Histoire(s) de pied(s)

Publicité pour Volkswagen, la Presse+, mai 2017

Le verbe signifie taper sur quelque chose avec son pied. C’est vrai d’un personnage d’Attaquant de puissance, de Sylvain Hotte, représenté «kickant de la garnotte» (2010, p. 22).

Dans un article récent sur le français canadien, signé par Salvatore Digesto et Shana Polack, il est question du même verbe, mais dans un sens figuré (du moins on l’espère) :

il arrive qu’en français canadien soient incorporés des mots anglais dans le discours […] : «Je ne peux pas te kicker dehors.» […] Selon l’idée reçue, ces manifestations attribuées au contact de l’anglais modifieraient la structure grammaticale du français canadien.
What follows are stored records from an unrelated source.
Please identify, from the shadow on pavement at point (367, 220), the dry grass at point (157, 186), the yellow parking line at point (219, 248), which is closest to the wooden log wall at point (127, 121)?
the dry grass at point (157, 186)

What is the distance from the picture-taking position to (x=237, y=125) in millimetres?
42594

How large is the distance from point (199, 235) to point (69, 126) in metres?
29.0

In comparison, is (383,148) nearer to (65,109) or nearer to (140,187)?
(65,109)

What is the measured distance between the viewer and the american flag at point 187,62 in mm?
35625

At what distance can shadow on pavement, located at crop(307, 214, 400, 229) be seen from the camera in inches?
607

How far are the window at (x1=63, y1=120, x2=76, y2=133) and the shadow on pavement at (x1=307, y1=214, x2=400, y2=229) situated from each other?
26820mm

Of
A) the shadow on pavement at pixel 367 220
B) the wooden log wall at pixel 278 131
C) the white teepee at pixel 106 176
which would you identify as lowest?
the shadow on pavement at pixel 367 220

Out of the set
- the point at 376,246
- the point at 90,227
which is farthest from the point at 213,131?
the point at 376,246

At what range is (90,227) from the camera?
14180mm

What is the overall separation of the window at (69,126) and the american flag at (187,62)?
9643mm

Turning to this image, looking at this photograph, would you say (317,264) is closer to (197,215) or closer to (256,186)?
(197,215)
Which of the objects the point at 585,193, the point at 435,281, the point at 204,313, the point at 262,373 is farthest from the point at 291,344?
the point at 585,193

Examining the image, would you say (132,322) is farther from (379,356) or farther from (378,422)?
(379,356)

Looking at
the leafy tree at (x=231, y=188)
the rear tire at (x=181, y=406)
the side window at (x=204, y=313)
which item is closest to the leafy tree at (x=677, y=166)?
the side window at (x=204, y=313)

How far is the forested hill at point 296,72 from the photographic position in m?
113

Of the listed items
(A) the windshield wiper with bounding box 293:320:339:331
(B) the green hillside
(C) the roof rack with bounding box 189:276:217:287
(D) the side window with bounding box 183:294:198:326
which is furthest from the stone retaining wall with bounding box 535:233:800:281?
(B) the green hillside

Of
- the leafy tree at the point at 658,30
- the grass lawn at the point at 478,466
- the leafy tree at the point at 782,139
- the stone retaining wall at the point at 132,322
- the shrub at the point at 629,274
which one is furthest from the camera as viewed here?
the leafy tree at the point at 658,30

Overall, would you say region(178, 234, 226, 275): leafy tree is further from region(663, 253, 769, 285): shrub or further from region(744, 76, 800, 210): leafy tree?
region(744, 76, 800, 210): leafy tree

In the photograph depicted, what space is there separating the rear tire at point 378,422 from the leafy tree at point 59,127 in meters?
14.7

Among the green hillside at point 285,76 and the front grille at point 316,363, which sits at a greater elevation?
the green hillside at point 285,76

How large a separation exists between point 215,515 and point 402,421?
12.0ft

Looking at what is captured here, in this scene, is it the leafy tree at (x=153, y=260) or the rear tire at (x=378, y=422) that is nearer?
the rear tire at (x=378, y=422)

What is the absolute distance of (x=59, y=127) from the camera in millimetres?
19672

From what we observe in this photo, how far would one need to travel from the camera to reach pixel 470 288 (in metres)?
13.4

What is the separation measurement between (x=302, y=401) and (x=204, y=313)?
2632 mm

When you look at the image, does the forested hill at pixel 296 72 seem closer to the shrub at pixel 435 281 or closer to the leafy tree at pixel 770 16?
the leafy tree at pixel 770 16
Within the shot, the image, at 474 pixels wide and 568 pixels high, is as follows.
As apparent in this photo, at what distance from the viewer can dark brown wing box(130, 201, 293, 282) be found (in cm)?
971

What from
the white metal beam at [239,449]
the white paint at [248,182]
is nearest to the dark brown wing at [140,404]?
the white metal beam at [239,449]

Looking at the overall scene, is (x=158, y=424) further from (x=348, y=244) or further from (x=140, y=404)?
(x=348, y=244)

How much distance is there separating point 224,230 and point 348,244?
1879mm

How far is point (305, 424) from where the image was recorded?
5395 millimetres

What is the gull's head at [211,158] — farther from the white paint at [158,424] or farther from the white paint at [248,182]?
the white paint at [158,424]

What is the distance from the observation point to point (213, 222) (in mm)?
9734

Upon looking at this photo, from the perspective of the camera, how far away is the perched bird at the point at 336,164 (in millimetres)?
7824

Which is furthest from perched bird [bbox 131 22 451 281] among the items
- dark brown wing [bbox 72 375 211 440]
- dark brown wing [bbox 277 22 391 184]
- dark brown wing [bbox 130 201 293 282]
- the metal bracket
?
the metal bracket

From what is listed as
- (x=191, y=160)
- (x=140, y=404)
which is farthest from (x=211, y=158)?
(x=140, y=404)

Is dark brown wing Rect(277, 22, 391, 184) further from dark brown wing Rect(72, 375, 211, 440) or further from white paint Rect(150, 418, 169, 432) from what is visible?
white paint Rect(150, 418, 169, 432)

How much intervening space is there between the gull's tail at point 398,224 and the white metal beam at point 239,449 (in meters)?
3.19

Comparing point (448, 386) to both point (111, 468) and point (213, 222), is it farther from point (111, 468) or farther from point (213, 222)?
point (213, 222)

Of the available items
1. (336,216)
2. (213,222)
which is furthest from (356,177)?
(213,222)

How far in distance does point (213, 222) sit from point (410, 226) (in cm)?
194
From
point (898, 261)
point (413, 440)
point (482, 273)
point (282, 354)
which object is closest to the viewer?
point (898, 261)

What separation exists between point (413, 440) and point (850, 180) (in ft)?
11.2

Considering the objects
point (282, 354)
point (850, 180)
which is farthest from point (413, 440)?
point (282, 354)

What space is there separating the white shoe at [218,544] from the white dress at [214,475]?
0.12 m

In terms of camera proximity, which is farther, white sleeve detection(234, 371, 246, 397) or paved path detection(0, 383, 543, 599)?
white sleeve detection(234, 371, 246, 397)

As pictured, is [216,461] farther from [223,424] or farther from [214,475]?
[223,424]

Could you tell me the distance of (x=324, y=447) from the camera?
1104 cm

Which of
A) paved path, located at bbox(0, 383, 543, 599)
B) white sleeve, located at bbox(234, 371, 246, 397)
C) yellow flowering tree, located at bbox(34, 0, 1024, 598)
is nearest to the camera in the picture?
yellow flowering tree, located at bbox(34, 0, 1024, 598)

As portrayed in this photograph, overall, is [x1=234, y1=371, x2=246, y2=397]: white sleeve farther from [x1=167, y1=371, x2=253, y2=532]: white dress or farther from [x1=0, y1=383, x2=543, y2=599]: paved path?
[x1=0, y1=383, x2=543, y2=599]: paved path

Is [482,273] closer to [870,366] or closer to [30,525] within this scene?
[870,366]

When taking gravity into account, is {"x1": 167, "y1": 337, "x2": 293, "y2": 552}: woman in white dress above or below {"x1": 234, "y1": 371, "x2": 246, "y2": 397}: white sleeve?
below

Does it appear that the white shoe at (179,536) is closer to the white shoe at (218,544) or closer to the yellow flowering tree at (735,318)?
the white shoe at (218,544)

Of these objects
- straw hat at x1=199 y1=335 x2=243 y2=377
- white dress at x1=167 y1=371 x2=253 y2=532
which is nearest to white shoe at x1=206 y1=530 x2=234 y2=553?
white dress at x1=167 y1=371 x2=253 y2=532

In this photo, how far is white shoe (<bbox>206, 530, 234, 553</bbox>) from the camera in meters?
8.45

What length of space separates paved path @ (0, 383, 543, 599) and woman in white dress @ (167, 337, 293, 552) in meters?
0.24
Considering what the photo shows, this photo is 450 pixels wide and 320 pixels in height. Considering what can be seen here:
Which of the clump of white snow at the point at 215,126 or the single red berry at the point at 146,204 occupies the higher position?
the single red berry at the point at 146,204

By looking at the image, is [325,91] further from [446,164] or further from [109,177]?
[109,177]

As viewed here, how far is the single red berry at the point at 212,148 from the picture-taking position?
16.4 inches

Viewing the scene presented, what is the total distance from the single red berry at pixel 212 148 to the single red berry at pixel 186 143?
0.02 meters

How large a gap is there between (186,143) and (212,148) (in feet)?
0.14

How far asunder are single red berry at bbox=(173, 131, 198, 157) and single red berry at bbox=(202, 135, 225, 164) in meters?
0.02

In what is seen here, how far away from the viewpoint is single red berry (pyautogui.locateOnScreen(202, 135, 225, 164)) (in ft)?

Or, les études empiriques ont démontré le contraire. […] le mot kicker, d’origine anglaise, porte la marque d’une terminaison française contrairement à son équivalent anglais, kick. Ainsi, les mots anglais insérés dans un discours en français revêtent la grammaire française, se comportant comme n’importe quel mot français (p. 94).

Le substantif peut renvoyer à un geste sportif (un beau kick), mais aussi à l’attrait qu’une personne ressent pour une autre. C’est le cas, en quelque automobile sorte, dans la publicité ci-dessus. Ce l’est aussi dans la bande dessinée Je sais tout de Pierre Bouchard : «Sérieux, j’pense qu’a l’a un kick solide sur Reynald !» (2014, p. 11) On peut imaginer que, dans ces deux cas de béguin, le rapport au pied est moins immédiat que dans les précédents, mais il existe néanmoins : ne s’agit-il pas d’espérer prendre son pied ?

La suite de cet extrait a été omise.